7-4-21 | Worth It! | Jeremy Hudson
One of the features of my job is that I often find myself officiating wedding ceremonies, a role that I thoroughly delight in doing. I love everything about weddings. I love the personal touch in the decor, the celebrant joy of the guests, the beauty of the bridesmaids and the goofiness of the groomsmen. And even though I was at the rehearsal the night before, and even though it isn’t my wedding or my bride, I still find myself waiting with excitement for the doors in the back to be flung open and the bride to appear.
But all of that is not what moves me the most.
What moves me to the point of tears is watching the groom’s response to his bride stepping into view and moving elegantly in his direction. Many times the young man standing next to me will completely lose his bearing, overcome with joyful emotion at the realization that his waiting is over. The time when he and his beloved can begin their life together as husband and wife is finally here.
It’s the yearnings of the soul, the excitement for what is yet to come, and the being overcome with joy is why marriage is a picture of how God loves us.
In his Gospel, the Apostle John records Jesus using the motif of marriage to help us understand this point:
“In my Father’s house are many rooms. If it were not so, would I have told you that I go to prepare a place for you? And if I go and prepare a place for you, I will come again and will take you to myself, that where I am you may be also.” (John 14:2-3)
While you and I may read this and think it is Jesus’ version of a post-it note saying “I am going to the store, will return soon,” it is actually so much more than that.

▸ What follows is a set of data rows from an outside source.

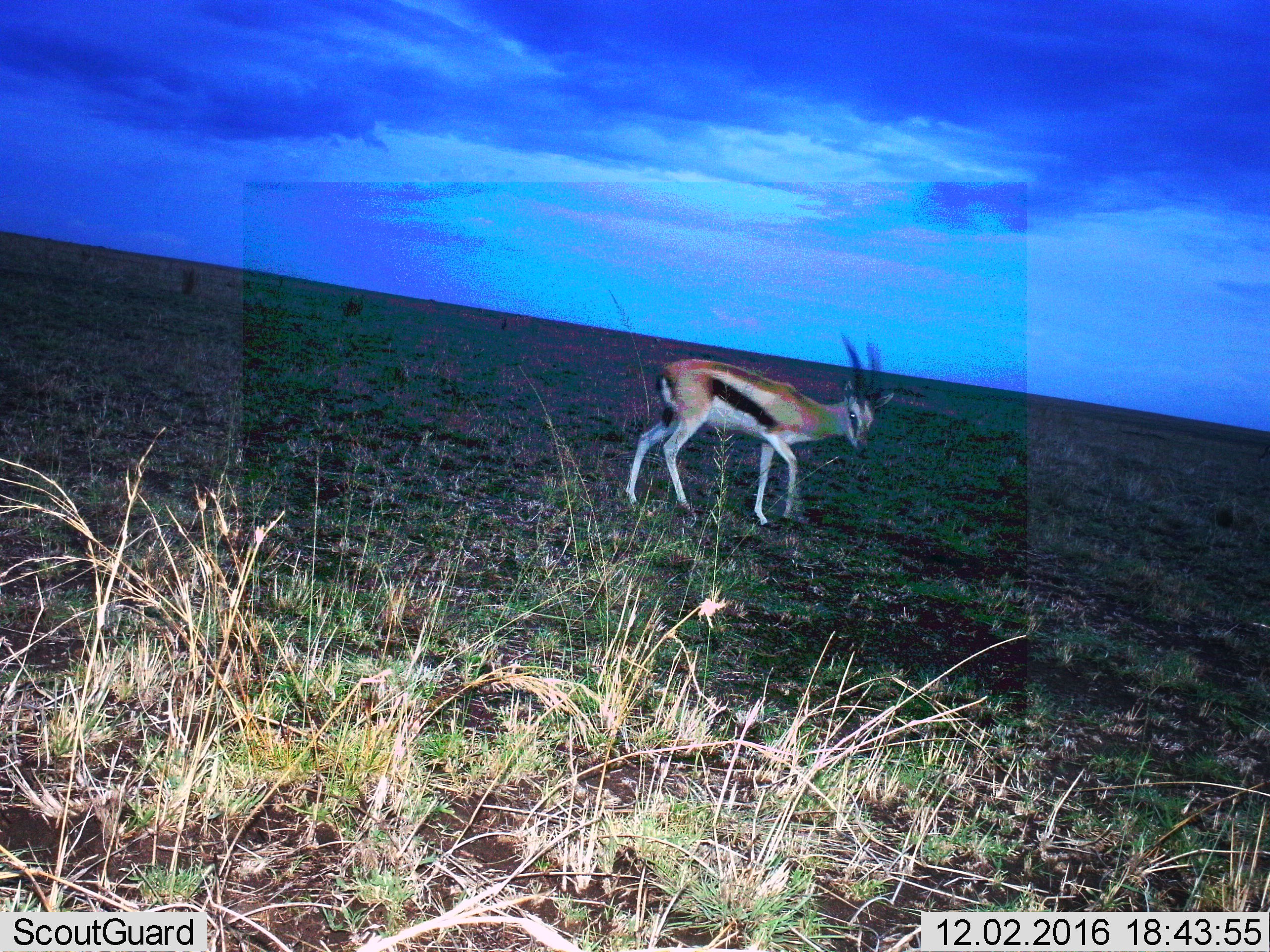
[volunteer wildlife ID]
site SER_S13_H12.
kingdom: Animalia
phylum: Chordata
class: Mammalia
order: Artiodactyla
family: Bovidae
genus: Eudorcas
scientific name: Eudorcas thomsonii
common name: thomson's gazelle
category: gazellethomsons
Gazellethomsons (thomson's gazelle) (Eudorcas thomsonii), count 1. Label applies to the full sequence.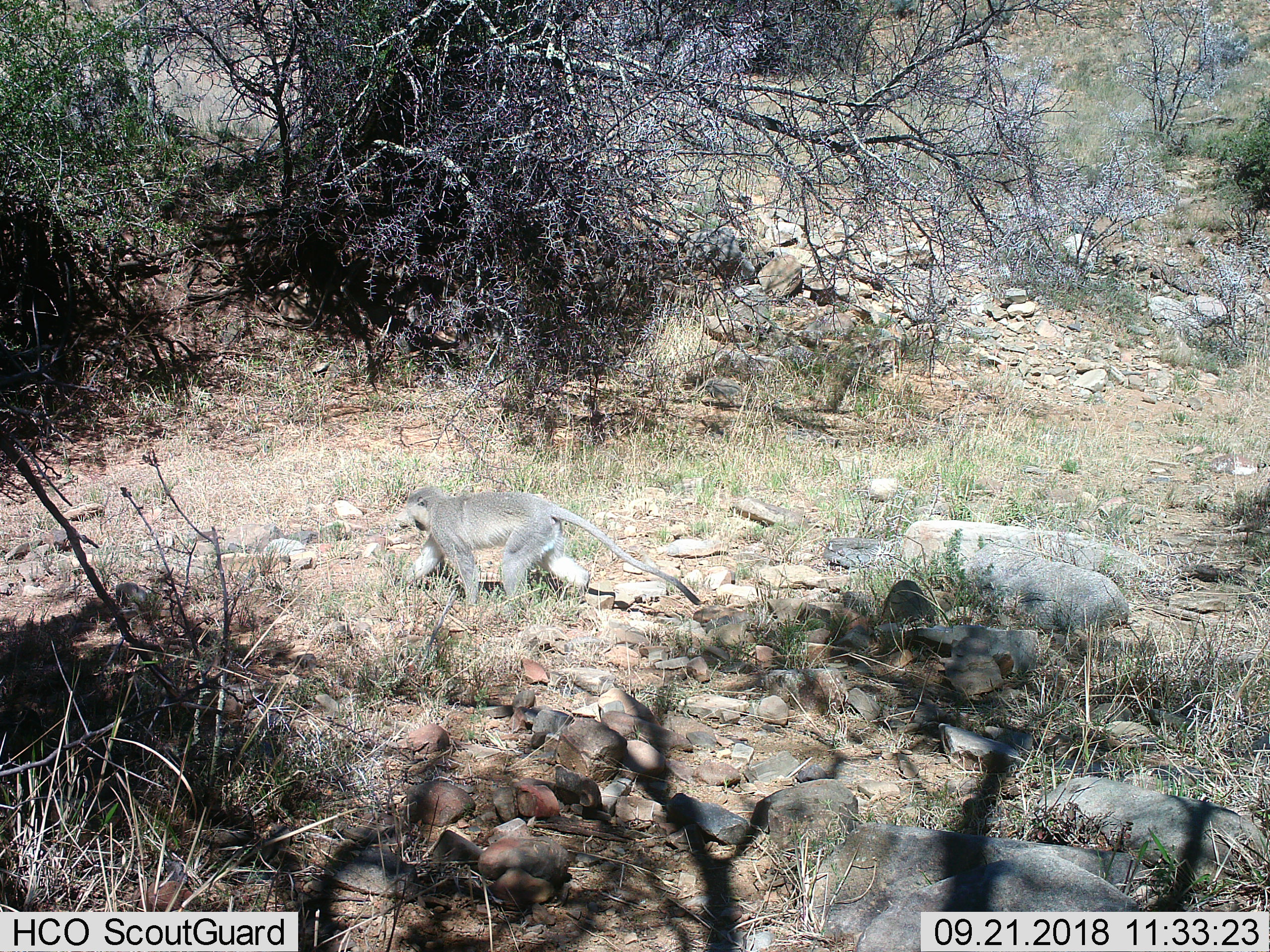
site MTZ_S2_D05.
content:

In Jesus’ day, when a man and woman were married, they did not get to begin their lives together once the ceremony had concluded. Instead, before the groom could take his bride home, he had to go and buy or build a place for them to live. He would labor to make sure that the home was ready and suitable for living. Then, the groom’s father would come to inspect his work. When the groom’s father determined that the house was ready, he would tell his son “Go get your bride and bring her home.”

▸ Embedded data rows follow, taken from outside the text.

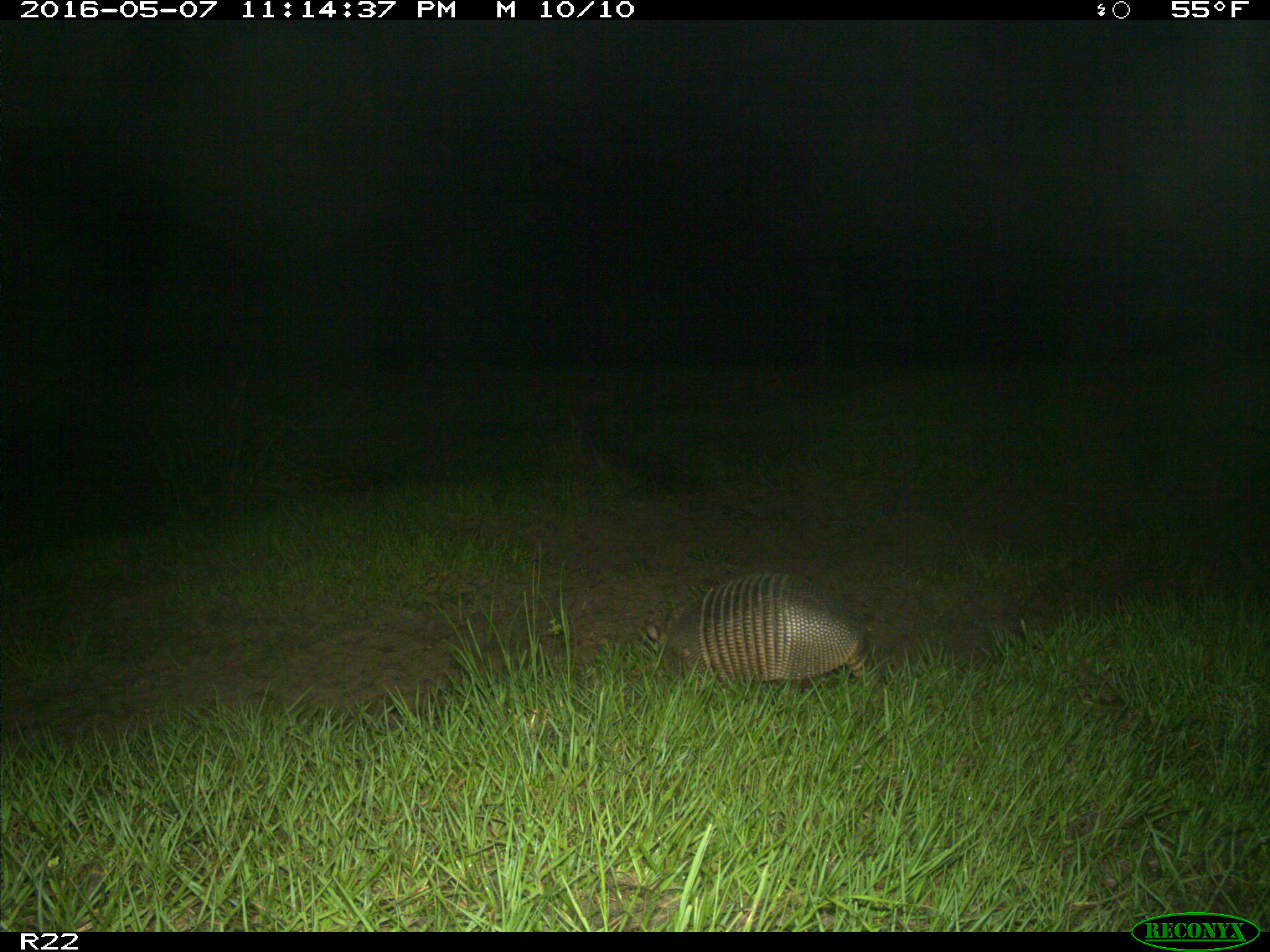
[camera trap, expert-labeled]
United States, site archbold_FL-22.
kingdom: Animalia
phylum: Chordata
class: Mammalia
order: Cingulata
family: Dasypodidae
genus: Dasypus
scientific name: Dasypus novemcinctus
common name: nine-banded armadillo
Dasypus novemcinctus (nine-banded armadillo).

So, when Jesus tells his disciples that he is going to prepare a place for them and that he will return to take them to be with him—they heard “I love you like a groom loves his bride. I long to be with you like a groom yearns to be together with his beloved.”

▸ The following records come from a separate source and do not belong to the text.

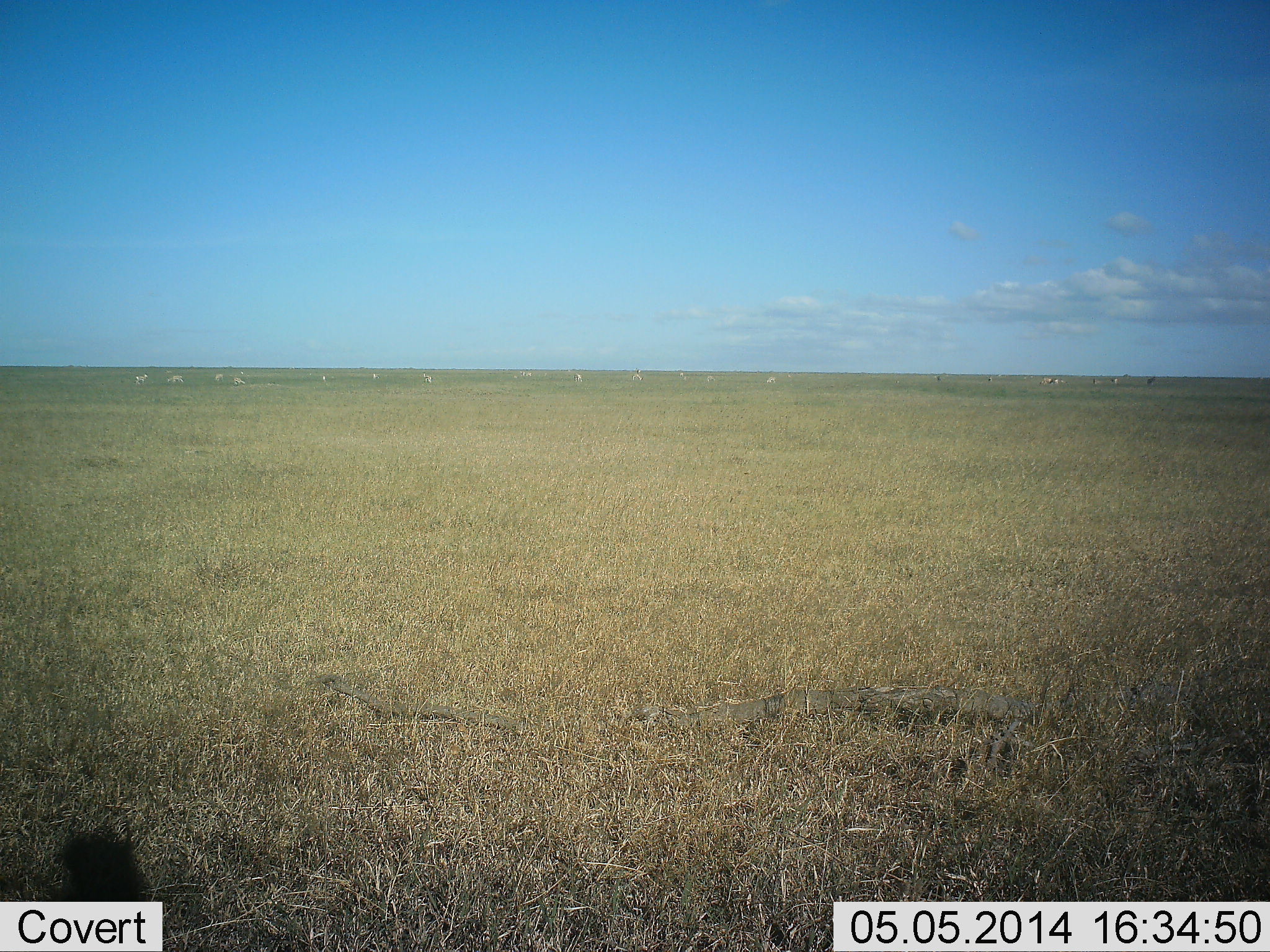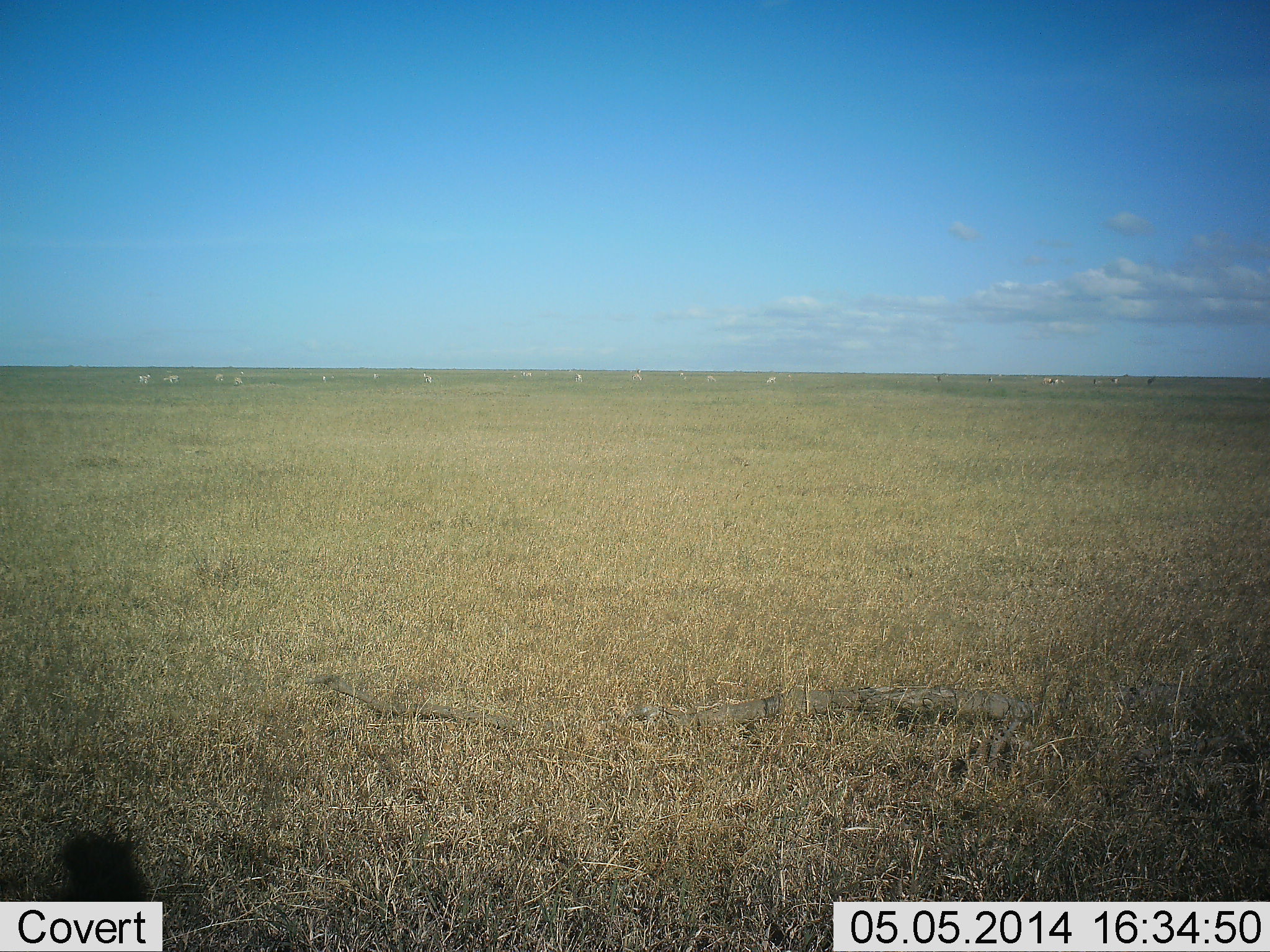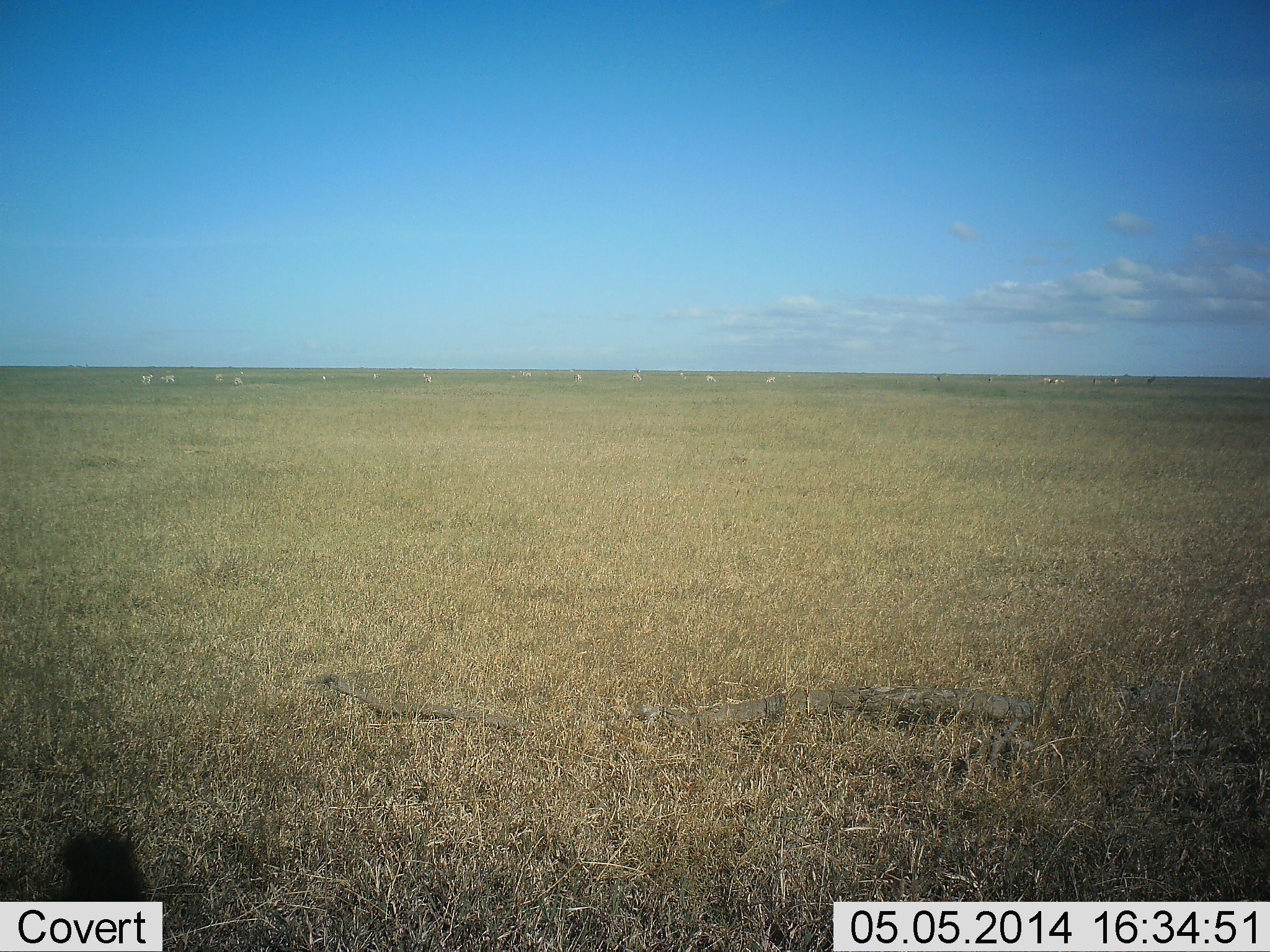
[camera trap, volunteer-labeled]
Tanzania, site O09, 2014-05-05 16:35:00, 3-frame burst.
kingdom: Animalia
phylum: Chordata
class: Mammalia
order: Perissodactyla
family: Equidae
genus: Equus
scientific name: Equus quagga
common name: plains zebra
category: zebra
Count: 11-50.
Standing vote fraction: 78%.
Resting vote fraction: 0%.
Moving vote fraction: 56%.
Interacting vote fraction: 0%.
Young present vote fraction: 0%.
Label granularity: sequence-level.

When we look at our relationship with God through the lens of marriage it gives us a better understanding of our relationship with God.
People will see Jesus in the marriages around them. Depending on whether or not that marriage is healthy, they will see a picture of Jesus that they can access and accept, or they will see a picture of a Jesus that they want to avoid.
This is why we at Fellowship need to champion healthy marriages. It’s not just because healthy marriages make healthy families and healthy families build strong communities. It is so much more than that.
Healthy marriages show us how much Jesus loves us.